For a few years in the early 2000s, the best way to win an Emmy was to get a role on “The West Wing.” Original cast member Bradley Whitford had his turn in the second season, when his character grappled with PTSD after surviving an assassination attempt. More recently, Whitford scored memorable guest turns on Amazon’s “Transparent” (for which he recently won a TV Critics Choice award for guest actor) and Fox’s “Brooklyn Nine-Nine” and joined the cast of Showtime’s frosh comedy “Happyish.”
“The West Wing” was an Emmy staple during its run. What was that experience like?
The weird thing about doing a television show like “The West Wing” is you get a crash course (in awards season). It’s not like a Broadway play — you know, “The Book of Mormon,” they go to an awards show once. You’re on a TV show that’s working and you’re going every year to SAG Awards, to Emmy Awards, to Golden Globe Awards. I remember being sort of shocked at how often these (happen). You really develop mixed feelings about awards shows because you have to think about them a lot and talk to people about them a lot.

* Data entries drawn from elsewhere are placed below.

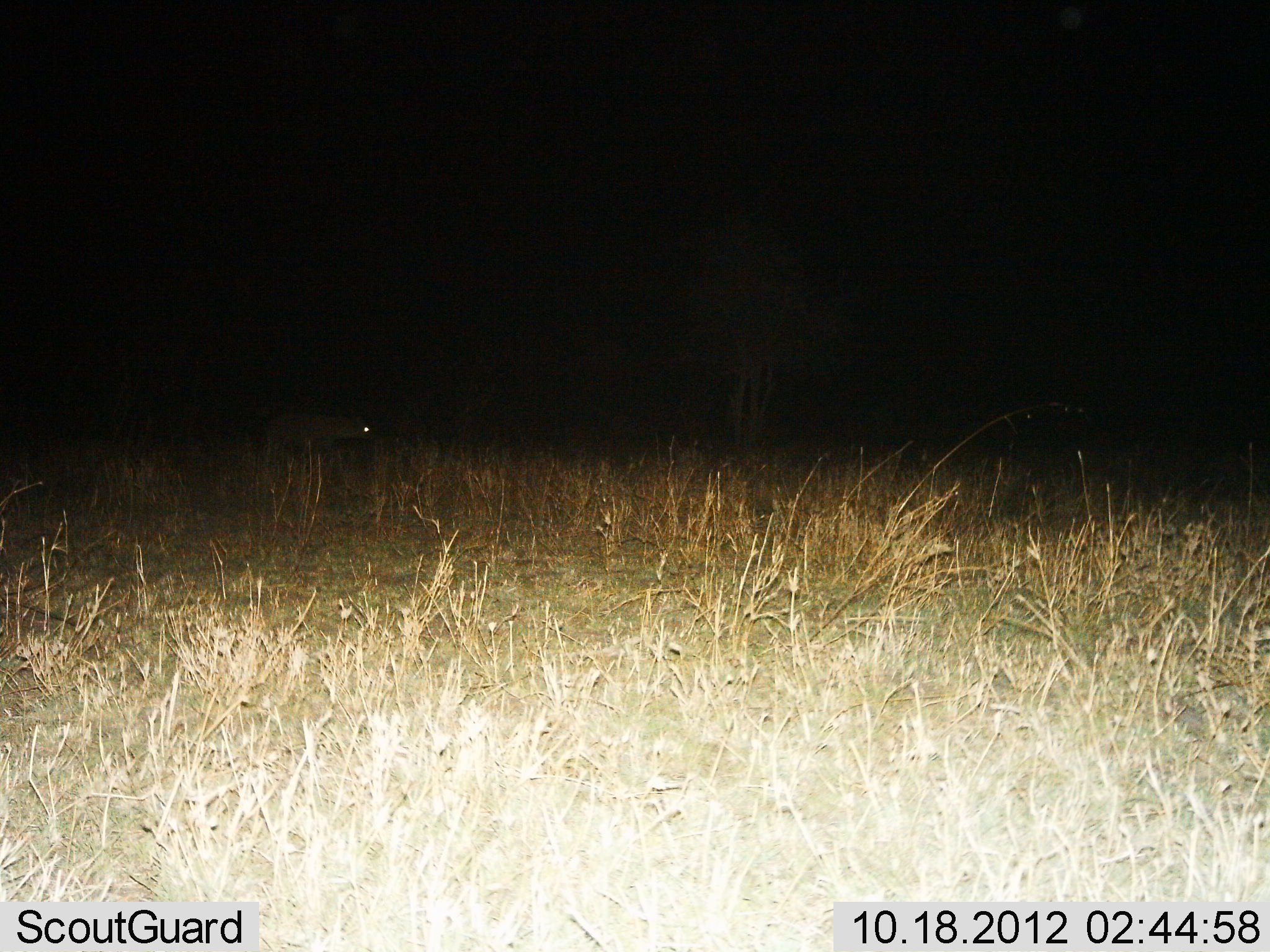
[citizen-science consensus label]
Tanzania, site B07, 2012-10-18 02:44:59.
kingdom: Animalia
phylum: Chordata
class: Mammalia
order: Carnivora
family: Hyaenidae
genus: Crocuta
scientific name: Crocuta crocuta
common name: spotted hyena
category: hyenaspotted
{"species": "hyenaspotted (spotted hyena) (Crocuta crocuta)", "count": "1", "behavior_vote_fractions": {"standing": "25%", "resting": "0%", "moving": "75%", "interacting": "0%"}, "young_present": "0%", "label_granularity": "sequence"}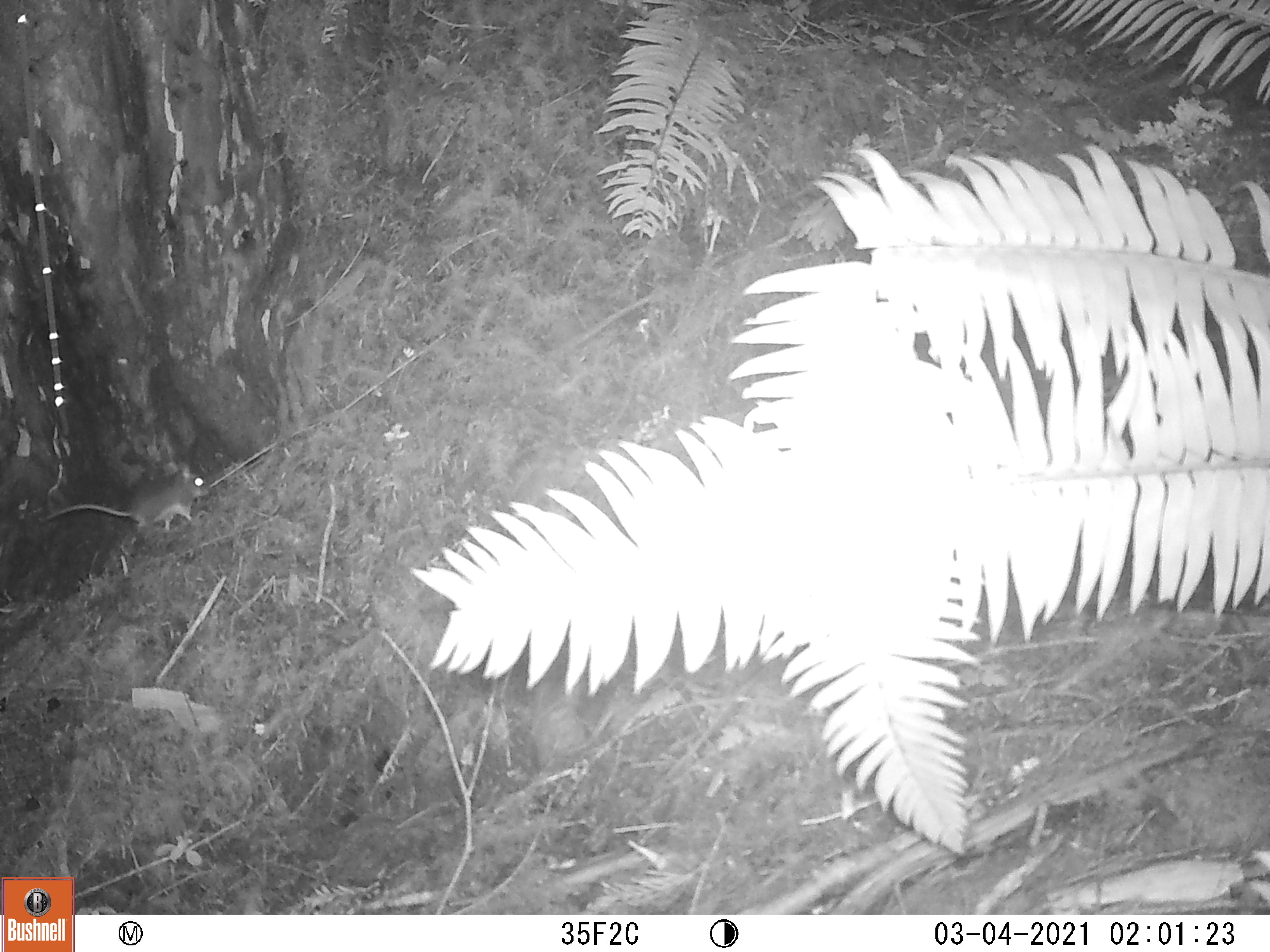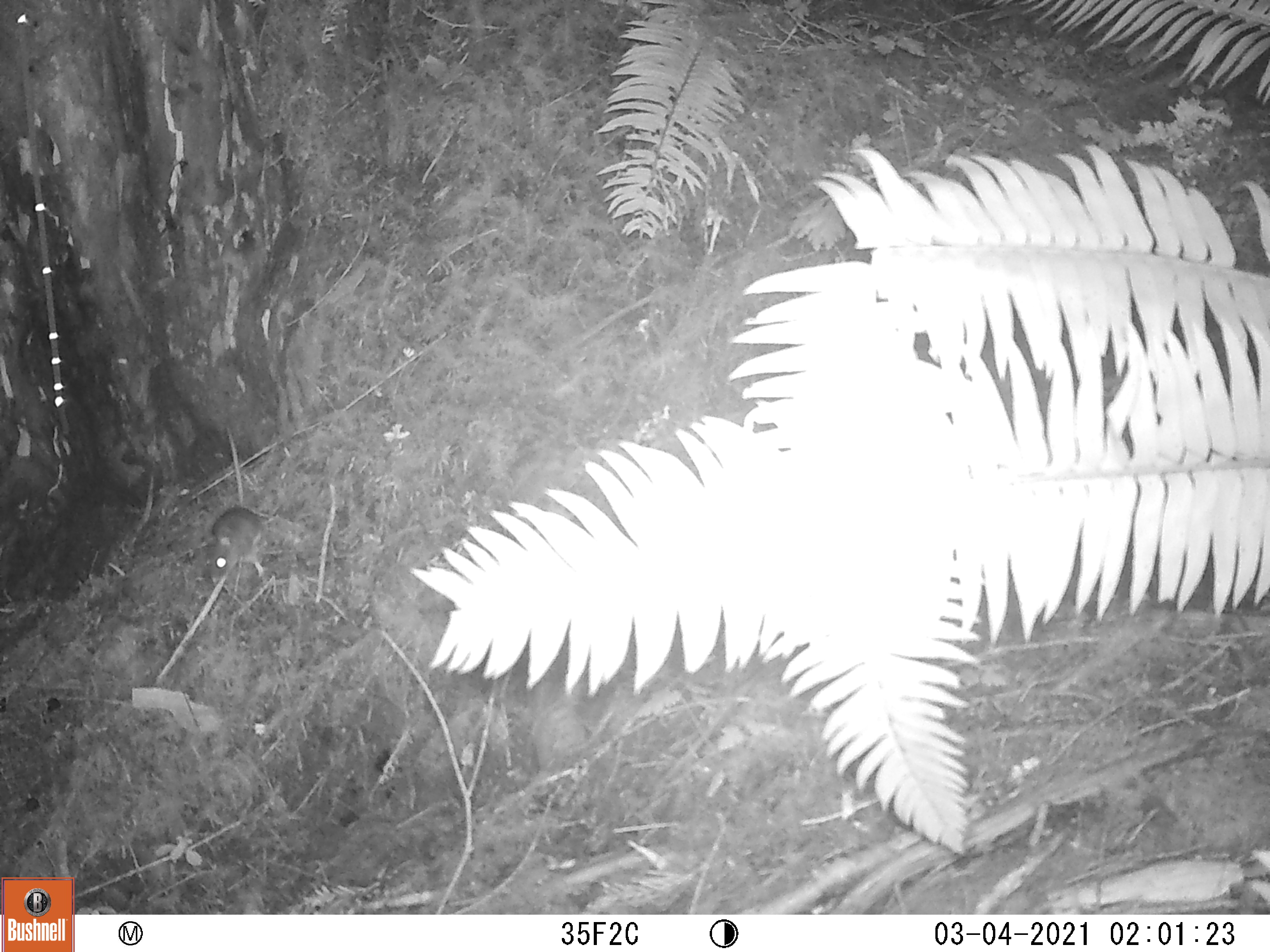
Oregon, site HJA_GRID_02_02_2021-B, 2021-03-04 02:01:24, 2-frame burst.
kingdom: Animalia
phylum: Chordata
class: Mammalia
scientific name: Mammalia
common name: small mammal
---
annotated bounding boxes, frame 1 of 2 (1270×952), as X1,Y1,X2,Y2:
small mammal: 30,464,213,554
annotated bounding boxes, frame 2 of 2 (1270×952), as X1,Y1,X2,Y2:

And what are those feelings?
My best metaphor is it’s like a dog show. You get to the end of the dog show and everybody’s decided that these five dogs are fantastic. There’s a schnauzer, a poodle and a dachshund, and a lady in a muumuu comes out and goes, “You know what? It’s the dachshund.” I mean, it’s ridiculous. [Laughs]
What was it like to win an Emmy in the second season?
You realize very quickly that it was like a conspiracy for me to win an Emmy. That’s not what you should get awards for — for the greatest writer on the planet writing the hell out of your character in an amazing situation with great actors around you. It’s like surfing — you just like stand up on the board.
Your character, Josh, had a powerful storyline that year.
Aaron (Sorkin) very consciously, generously for us, wrote episodes that would win us Emmys. The first thing I said, if you look at the tape, when they announced my name, I turned around and said to John Spencer, “You’re next.” I’m being a little disingenuous because it’s an amazing thing for your career to check that crazy box. As I was walking up there I was thinking, “Oh good, this may get ‘Revenge of the Nerds II’ out of the first line of my obituary.”
Richard Schiff had won in the category the year before. Did he give you any advice?
No, but I remember we were thrilled (when he won). You don’t know if the show is going to be that kind of show that gets nominated. The first year he was nominated, and Martin (Sheen) and Allison (Janney). But with Richard, his identity was as an incredible, hard-working, unrecognized actor. I remember laughing and saying, “Oh my God, if you win your head’s going to explode like ‘Scanners,’ because it goes against your entire world.” There’s nothing more recognized than an actor standing up at an award show. That was an amazing, exciting night.
Looking back now, what do you think about the show’s four-in-a-row winning streak for best drama?
If you go back and look — every year “The Sopranos” should have won, press wise. That was always the hotter unrecognized show. So when we had that string of wins … every year we thought, “We’ve gotten plenty of praise.” And “The Sopranos,” you know, felt like it should win. And we felt like it should win. It was funny because I remember we’d go to the awards shows and there’s some scary dudes in that cast. You’d go, “Yo, I disagree with the Academy. I’m with you. I shouldn’t be holding this and I’m sorry.” But looking back, every year we really, honestly did not think we would or should win, and it just kept going. In retrospect that’s really sweet.